Colyer said the main objective of the TBRC is to verify and document the species so it can be officially recognized by governmental entities as well as mainstream science. “The main goal of the organization is to document what we believe is a very rare, but very real species of primate,” he said. “Based on credible eye-witness accounts — of which we have close to 300 in our database, our own accounts — which include visual encounters and trace evidence — tracks, hair, also based on ecological patterns that you can discern from analyzing those reports, we believe there is a real species out there.”
Colyer describes the creature as something like a large, upright great ape. “That’s what we think this thing is. Most of the data seems to indicate this is a rare, undocumented, bi-pedal great ape. A lot of the behavior that has been attributed to Sasquatch has been documented as being great ape behavior such as threat and intimidation displays, carrying off hogs,” he said.“ For the longest time hunters would report seeing a Bigfoot carry off a wild hog. A farmer once reported a Bigfoot stealing a 200-pound pig from its pen.
“If a 4-foot chimpanzee can carry off a 40- or 50-pound hog, surely a 7-foot, unknown great ape can carry off a 200-pound pig?
“There have been reports of Sasquatch fishing and using sticks to spear fish and we have documented reports of orangutans stick fishing. We underestimate how intelligent the great apes are.”
Colyer said Sasquatch is likely a descendant of the ancient, giant primate Gigantopithecus.
“There is a precedent for a large [possibly] bi-pedal great ape in the fossil record at least the size of what people call the sasquatch, Gigantopithecus, that existed up to about 200,000 years ago,” he said.
“Fossils have been found in Asia. Some people say that no fossils of it have been found in North America and that is true. But we have found fossils of animals that were contemporary with Gigantopithicus, like the red panda, thought only to have been in Asia. But now we have fossils of it in North America, too. If it was possible for the red panda to cross over to North America then it was probably possible for other species like Gigantopithecus. When you take all the data into account then the idea suddenly becomes a lot more plausible.
“Obviously, if it’s a real species that has remained at large and undocumented all this time, it has to be extremely intelligent — at least as intelligent as orangutans and chimps,” he said. “We think it’s nocturnal which is going to make it even more difficult to track, and we think it’s rare—which will make it even more difficult. So you have got your work cut out for you if you want to find one.
“I would say they are about as smart as orangutans, stealthy as cougars, rare as jaguarundis and have the brawn of a gorilla. I’m not ascribing supernatural qualities to it. I’m just saying that if it’s a real animal it’s pretty unique. If it’s that large and has remained at large this whole time then it has got to be pretty sharp.”
Colyer said the environmental conditions in East Texas share a common thread with other areas that receive numerous Bigfoot sightings.

Data —
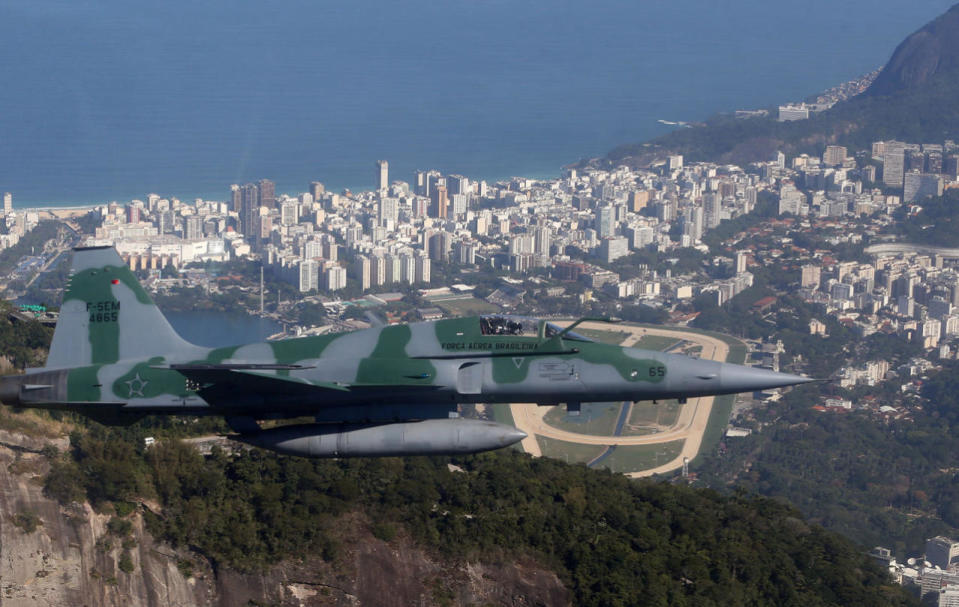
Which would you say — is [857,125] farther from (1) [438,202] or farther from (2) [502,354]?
(2) [502,354]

Exercise instructions —
Can you repeat verbatim the part of the Sasquatch text that opens with the words containing "Colyer describes the" and closes with "a 200-pound pig?"? The material comes from an unrelated source.

Solution for this exercise —
Colyer describes the creature as something like a large, upright great ape. “That’s what we think this thing is. Most of the data seems to indicate this is a rare, undocumented, bi-pedal great ape. A lot of the behavior that has been attributed to Sasquatch has been documented as being great ape behavior such as threat and intimidation displays, carrying off hogs,” he said.“ For the longest time hunters would report seeing a Bigfoot carry off a wild hog. A farmer once reported a Bigfoot stealing a 200-pound pig from its pen.
“If a 4-foot chimpanzee can carry off a 40- or 50-pound hog, surely a 7-foot, unknown great ape can carry off a 200-pound pig?